If Ampere's law implies the Biot-Savart law, which implies Gauss's law for magnetism, does that mean Maxwell's equations are redundant?

Question

Studying electromagnetism, I came across the following fact:

• Maxwell's third equation (divergence of magnetic field is zero) can be derived from the Biot-Savart Law.
• The Biot-Savart Law can be derived from Maxwell-Ampère's Law

Hence, it seems that the four equations are redundant.

Unfortunately I've not found anything about this, so I ask: it is true?

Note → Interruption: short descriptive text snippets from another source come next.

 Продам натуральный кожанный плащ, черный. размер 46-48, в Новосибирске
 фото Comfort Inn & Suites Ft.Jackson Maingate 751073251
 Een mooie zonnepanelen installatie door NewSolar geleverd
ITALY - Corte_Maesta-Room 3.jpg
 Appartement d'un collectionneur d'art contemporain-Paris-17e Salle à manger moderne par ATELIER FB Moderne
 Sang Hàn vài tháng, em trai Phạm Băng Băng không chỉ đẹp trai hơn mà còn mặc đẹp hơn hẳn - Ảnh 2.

EDIT: For the sake of completeness, this is the proof of the 3rd equation (this is basically Griffith's proof):

\begin{eqnarray} \vec{B}(r) &=& \iiint_K \frac{\mu_0 i}{4 \pi} \frac{\vec{j} \times \vec{r}}{r^3} d\tau'\\ &=& \iiint_K \frac{\mu_0 i}{4 \pi} \ \vec{j} \times \nabla\left(-\frac{1}{r}\right) d\tau' \end{eqnarray} Applying divergence to both terms we obtain: \begin{eqnarray} \text{div} \vec{B} &=& \frac{\mu_0 i}{4 \pi} \iiint_K \text{div} \left(\vec{j} \times \nabla\left(-\frac{1}{r}\right)\right) d\tau'\\ &=& \frac{\mu_0 i}{4 \pi} \iiint_K \nabla \times \vec{j} \cdot \nabla\left(-\frac{1}{r}\right) - \vec{j} \cdot \nabla \times \nabla\left(-\frac{1}{r}\right) d\tau' \\ &=& 0 \end{eqnarray}

The last term is zero since the curl of a gradient is always zero and the divergence of $\vec{j}$ is zero ($\vec{j}$ depends on primed coordinates only).

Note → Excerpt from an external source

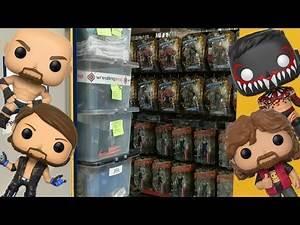 TOY HUNT!!! | WRESTLING SHOP WAREHOUSE - JUNE 2017 | WWE Mattel Wrestling Figure Shopping Fun #53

And this is the derivation of the Biot-Savart Law from the Maxwell-Ampère Law: Is Biot-Savart law obtained empirically or can it be derived?

Answer 1

Since there is no magnetic charge term in the Biot-Savart law, it is only correct if Gauss's law for magnetism ($\nabla \cdot \mathbf{B} = 0$) is true and there are no magnetic monopoles. So it makes sense that Gauss's law can be derived from the Biot-Savart law.

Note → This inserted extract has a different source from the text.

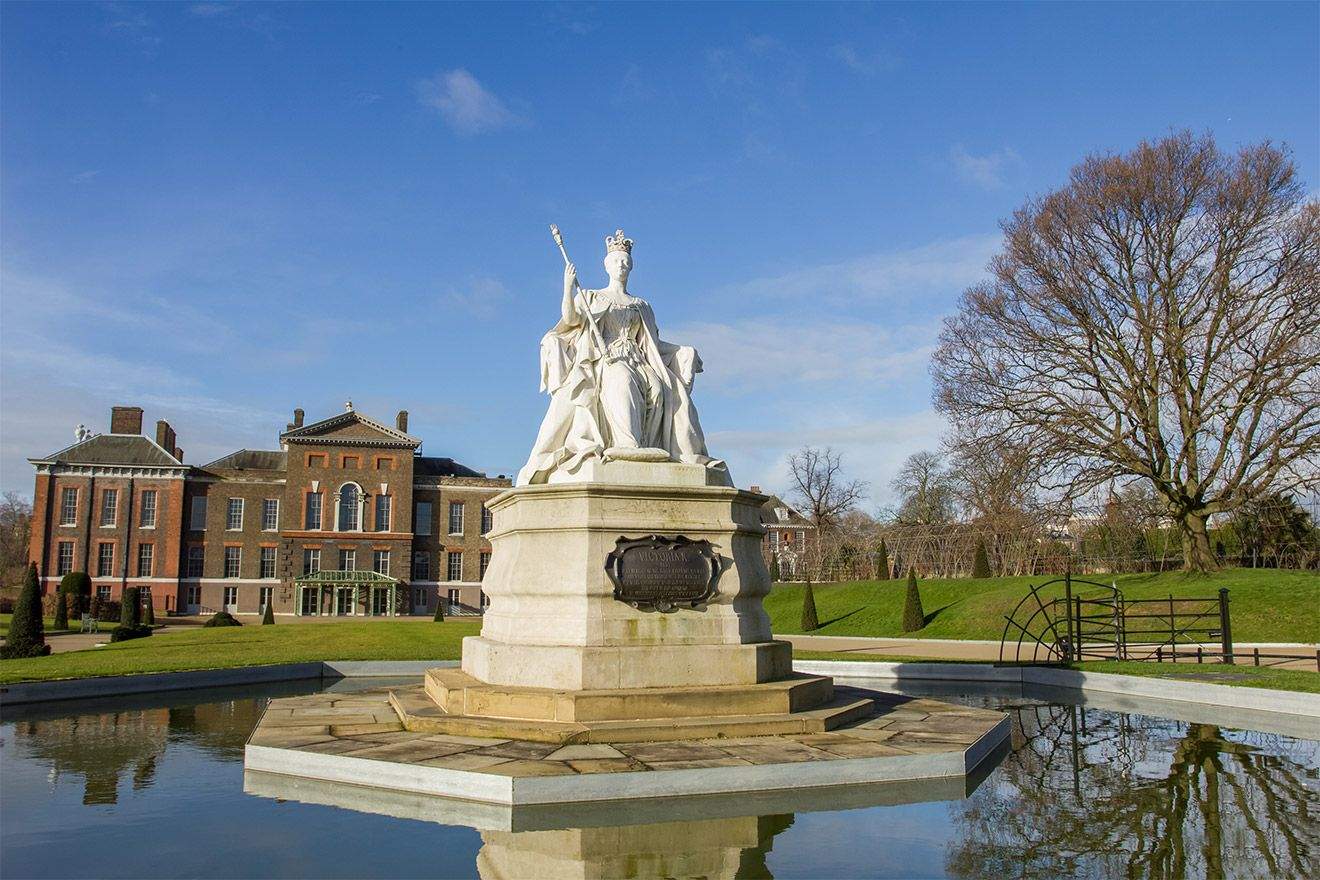 Fountain in Kensington Palace and Gardens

However, the Biot-Savart law cannot be derived from the Maxwell-Ampère Law without implicitly assuming Gauss's law. In general, we know this both because of the lack of a magnetic charge term and because as Giorgio pointed out, the curl and divergence of a vector field are independent quantities. The specific problem with the proof you cited is that it assumes that a continuous vector potential $\mathbf{A}$ can be constructed such that $\nabla \times \mathbf{A} = \mathbf{B}$, which is not true if there are magnetic monopoles.

Answer 2

Curl and divergence of a vector field are independent quantities ( Helmholtz's theorem allows to reconstruct a vector field if both are known). So, it is impossible to deduce anything for each of these two quantities from the other.